Lizard Bite Poisoning in Cats

By PetMD Editorial on Nov. 1, 2012

Lizard Venom Toxicity in Cats

In terms of lizards, the Gila Monster (Heloderma suspectum) and the Mexican Beaded Lizard (H. horridum) are the only ones to be seriously concerned about. These lizards live almost exclusively in the American Southwest and Mexico.

While Gila Monsters and Mexican Beaded Lizards are normally docile and do not often attack, it is important to be aware of the danger if a bite does occur. These lizards have a tendency to bite hard and not let go. In order to release its bite, use a prying instrument to open the lizard's jaws. It has also been found that a flame held under the lizard’s jaw will cause it let go.

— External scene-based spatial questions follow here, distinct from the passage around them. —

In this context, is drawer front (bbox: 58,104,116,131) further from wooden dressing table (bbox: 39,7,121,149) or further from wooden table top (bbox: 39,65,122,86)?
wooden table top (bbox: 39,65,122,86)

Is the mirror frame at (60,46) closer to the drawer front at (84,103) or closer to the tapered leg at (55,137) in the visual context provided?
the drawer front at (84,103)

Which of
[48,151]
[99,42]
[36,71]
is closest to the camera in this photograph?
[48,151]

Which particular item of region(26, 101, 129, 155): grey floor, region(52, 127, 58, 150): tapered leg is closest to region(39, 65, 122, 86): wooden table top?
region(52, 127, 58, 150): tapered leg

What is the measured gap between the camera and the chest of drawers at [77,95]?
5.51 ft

These lizards have about forty teeth, which are grooved and not attached to the jaws very firmly, allowing them to be broken off and regrown throughout their lives. There are two glands in the back of the lower jaw where the venom is stored in a pocket next to the outside teeth and then released through a duct when the lizard bites. The venom is then projected along the grooves of the teeth and into the victim. Salivation increases with the intensity of the anger of the lizard. When that occurs, the amount of venom injected into the victim also increases. Statistically, venom from bites will be deposited into a cat about 70 percent of the time.

The venom of the two lizards is very similar. However, in contrast to the venom of most snakes, it does not have an anticoagulant effect. Even so, it has been shown in lab tests to be just as potent as some rattlesnake venoms.

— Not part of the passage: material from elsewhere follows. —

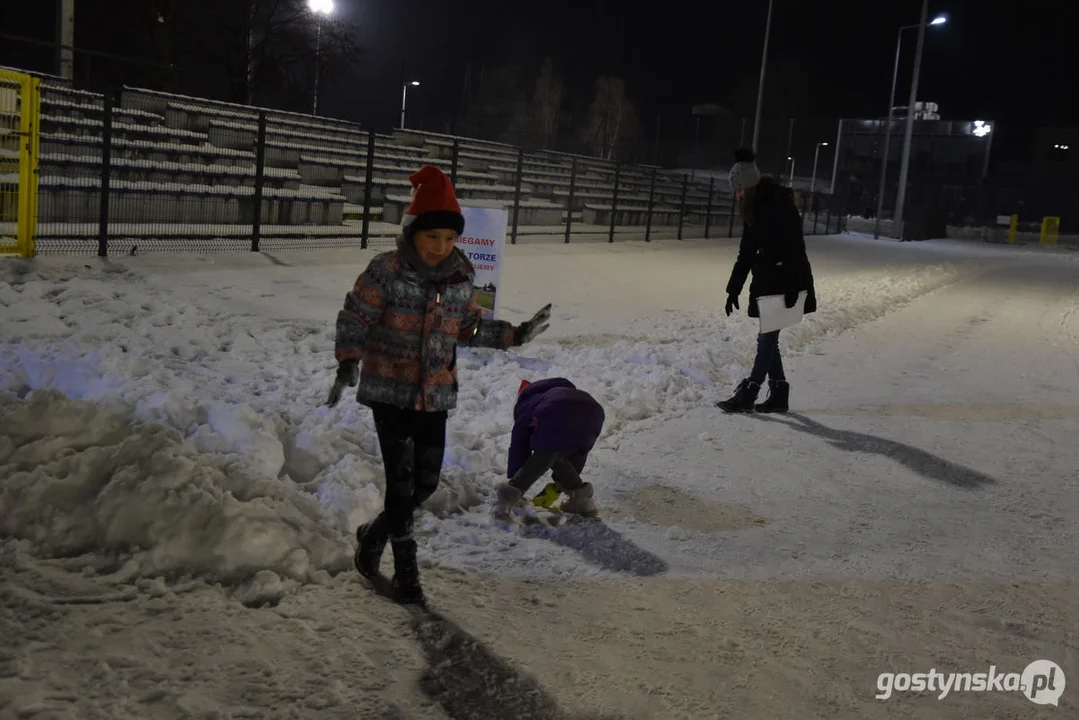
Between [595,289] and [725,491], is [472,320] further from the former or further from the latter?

Symptoms and Types of Lizard Venom Toxicity

  • Bleeding from the wound
  • Low blood pressure
  • Swelling
  • Excessive salivation
  • Tearing of the eyes
  • Frequent urination and defecation
  • Weakness
  • Irregular heart rhythm
  • Extreme pain at the wound site
  • Loss of voice

Diagnosis of Lizard Venom Toxicity

Blood analyses, urinalyses, X-rays, and ultrasound results are usually normal but may be performed to rule out other diseases if the cause is in doubt. An EKG (electrocardiogram) to check for irregular heart rhythm will likely be necessary. Your cat’s blood pressure will also need to be checked.

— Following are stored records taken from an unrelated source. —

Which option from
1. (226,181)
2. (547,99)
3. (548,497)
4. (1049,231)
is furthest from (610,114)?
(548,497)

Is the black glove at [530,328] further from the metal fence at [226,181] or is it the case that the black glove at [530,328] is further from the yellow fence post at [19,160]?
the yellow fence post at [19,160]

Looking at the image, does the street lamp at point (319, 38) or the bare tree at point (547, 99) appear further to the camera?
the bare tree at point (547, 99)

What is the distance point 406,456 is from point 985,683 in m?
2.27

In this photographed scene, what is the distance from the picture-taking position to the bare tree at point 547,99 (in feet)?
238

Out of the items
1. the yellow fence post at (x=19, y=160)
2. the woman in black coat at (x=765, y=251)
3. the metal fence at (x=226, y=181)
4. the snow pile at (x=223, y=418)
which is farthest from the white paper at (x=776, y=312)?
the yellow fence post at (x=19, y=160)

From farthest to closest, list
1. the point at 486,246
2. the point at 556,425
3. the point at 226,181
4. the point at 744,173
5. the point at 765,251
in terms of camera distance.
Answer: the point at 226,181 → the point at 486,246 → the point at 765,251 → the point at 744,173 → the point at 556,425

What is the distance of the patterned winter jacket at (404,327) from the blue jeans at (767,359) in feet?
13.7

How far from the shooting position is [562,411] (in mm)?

Treatment for Lizard Venom Toxicity

  • Open the jaws of the lizard if it’s still attached
  • If the cat’s blood pressure is dangerously low or if the heart rhythms are abnormal, intravenous (IV) drugs will be administered to treat the arrhythmia
  • Flush and soak the wound
  • If there are any remnants of the lizard’s teeth left behind in the skin, remove them
  • Control pain
  • Treat with prophylactic antibiotics

Living and Management of Lizard Venom Toxicity

The cat must be taken to a veterinarian if you suspect it has been bitten by one of these lizards. The veterinarian will then prescribe treatment and medications. Pay close attention to the wound and report any changes. Most importantly, if you live in an area where these lizards are likely to roam, keep your cat confined to avoid exposure.